■ What you are asked to do
Would it be possible to quote, exactly and in full, the lines from the one with "Is (1067,704) closer" through the end of the entries below?

■ Dataset rows
________

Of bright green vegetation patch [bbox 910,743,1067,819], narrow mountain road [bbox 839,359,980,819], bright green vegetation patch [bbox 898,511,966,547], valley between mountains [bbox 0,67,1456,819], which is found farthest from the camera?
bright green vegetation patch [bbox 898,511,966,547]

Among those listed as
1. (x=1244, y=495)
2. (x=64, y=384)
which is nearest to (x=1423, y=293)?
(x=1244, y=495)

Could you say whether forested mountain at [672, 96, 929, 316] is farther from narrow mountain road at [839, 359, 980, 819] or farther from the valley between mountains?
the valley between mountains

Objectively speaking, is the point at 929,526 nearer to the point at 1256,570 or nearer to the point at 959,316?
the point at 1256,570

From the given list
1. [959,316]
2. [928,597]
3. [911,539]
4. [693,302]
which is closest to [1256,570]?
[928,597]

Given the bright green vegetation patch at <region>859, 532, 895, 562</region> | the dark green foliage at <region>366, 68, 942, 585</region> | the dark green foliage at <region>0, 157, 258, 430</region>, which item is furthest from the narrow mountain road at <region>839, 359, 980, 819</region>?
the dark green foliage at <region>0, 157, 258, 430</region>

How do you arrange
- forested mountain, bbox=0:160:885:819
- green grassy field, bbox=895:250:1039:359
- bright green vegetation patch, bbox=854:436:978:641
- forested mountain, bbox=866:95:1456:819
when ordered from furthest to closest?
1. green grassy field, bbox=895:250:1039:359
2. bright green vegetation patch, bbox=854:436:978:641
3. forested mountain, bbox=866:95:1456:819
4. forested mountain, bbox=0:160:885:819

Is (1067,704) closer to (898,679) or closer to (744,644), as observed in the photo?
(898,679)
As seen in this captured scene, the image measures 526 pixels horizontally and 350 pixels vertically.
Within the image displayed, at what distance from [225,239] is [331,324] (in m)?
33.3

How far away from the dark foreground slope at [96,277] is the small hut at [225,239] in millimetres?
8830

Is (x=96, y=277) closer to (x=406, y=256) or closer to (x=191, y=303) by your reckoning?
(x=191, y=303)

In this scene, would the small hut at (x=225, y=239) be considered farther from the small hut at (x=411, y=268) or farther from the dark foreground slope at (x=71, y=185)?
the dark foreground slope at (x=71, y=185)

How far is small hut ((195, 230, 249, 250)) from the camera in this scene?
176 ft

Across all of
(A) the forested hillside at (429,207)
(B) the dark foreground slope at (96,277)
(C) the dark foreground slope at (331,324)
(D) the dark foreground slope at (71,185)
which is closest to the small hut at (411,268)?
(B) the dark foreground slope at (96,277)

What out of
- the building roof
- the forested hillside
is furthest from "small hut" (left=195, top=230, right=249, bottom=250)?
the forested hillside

________

■ Written answer
Is (1067,704) closer to (898,679) or closer to (744,644), as observed in the photo?
(898,679)
As seen in this captured scene, the image measures 526 pixels horizontally and 350 pixels vertically.
Within the image displayed, at what distance from [225,239] is [331,324] (in m)?
33.3

How far away from the dark foreground slope at [96,277] is the small hut at [225,239] in millimetres?
8830

Is (x=96, y=277) closer to (x=406, y=256) or closer to (x=191, y=303) by your reckoning?
(x=191, y=303)

In this scene, would the small hut at (x=225, y=239) be considered farther from the small hut at (x=411, y=268) or farther from the dark foreground slope at (x=71, y=185)?
the dark foreground slope at (x=71, y=185)

How far is small hut ((195, 230, 249, 250)) from the camera in this scene?
176 ft

Across all of
(A) the forested hillside at (429,207)
(B) the dark foreground slope at (96,277)
(C) the dark foreground slope at (331,324)
(D) the dark foreground slope at (71,185)
which is closest to the small hut at (411,268)?
(B) the dark foreground slope at (96,277)

What out of
- the building roof
- the forested hillside
is furthest from "small hut" (left=195, top=230, right=249, bottom=250)?
the forested hillside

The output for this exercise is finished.